The ongoing commodification of media in general certainly doesn't help. When a thing becomes a commodity, the point of differentiation between providers becomes the quality and speed of service. That's it.

With online-and traditional media, as well-clients many times don't let their agencies do their jobs. They come to them saying "I want this, and some of that, and a little of this, and I want it now and I don't want to pay very much for it."

What many clients don't seem to realize is that by bringing on an agency to help them with their advertising and marketing, they have brought on board a collection of typically supremely intelligent and experienced people who are experts at putting together the best plan possible that satisfied a company's stated marketing objective. They don't NEED to be told what to do. They will need some direction in terms of a marketing objective, but from there, the agency can handle it. If you need to tell your media shop what media to use and where to place your ads, either A) you don't need a media shop or B) your media shop sucks.

To paraphrase an old saying by David Ogilvy, the pantheon of advertising wisdom and one of my heroes, "why buy a dog if you are going to do your own barking?"

Of course, there is the flip side to this scenario that has the client wanting you to produce something entirely customized, but still expects the product to be as readily available and easy to produce as pushing buttons on a juke box.

"I want a jingle written by Beethoven!"

"Uh, but Beethoven is dead, sir."

"I don't care! I want him resurrected and I want him composing a little ditty for my new cat food!"

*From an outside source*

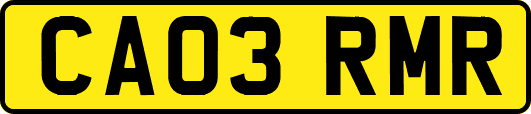 CA03RMR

"Well, all right, sir... but, uh, it's going to take more than a handful of quarters and five minutes to muster the forces of Darkness and reanimate the dead."

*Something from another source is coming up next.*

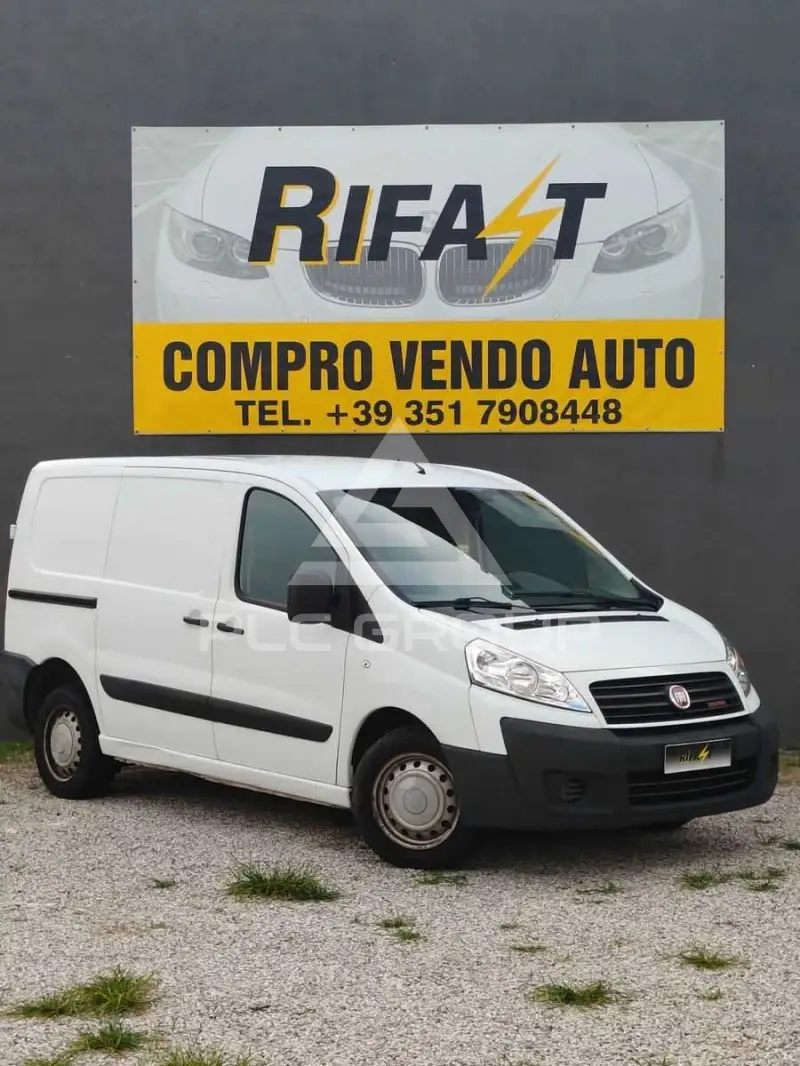 2009 Fiat Scudo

"I want a resurrection! I want Beethoven! And I want it to cost a dollar!"

You know where this kind of thing goes. Somehow the account person has got the client paying a dollar for a guy dressed up like Beethoven writing a jingle for a 30-second reminiscent of "Fur Elise."

Either way, the agency is not relied on for its expertise. Instead, the agency is there to satisfy the whim of a client who is sure they know more than their shop. And if what the client has imagined doesn't work out, the agency can always serve as the fall guy.

For a while, agencies were considered repositories of marketing wisdom and experience. Somewhere along the way, they become oxen yoked to pull a client's desire.

At some point, the same old song becomes wearisome. To hear something new, you might have to stop pushing grimy buttons in a tired bar and go out into the sun and buy a new album.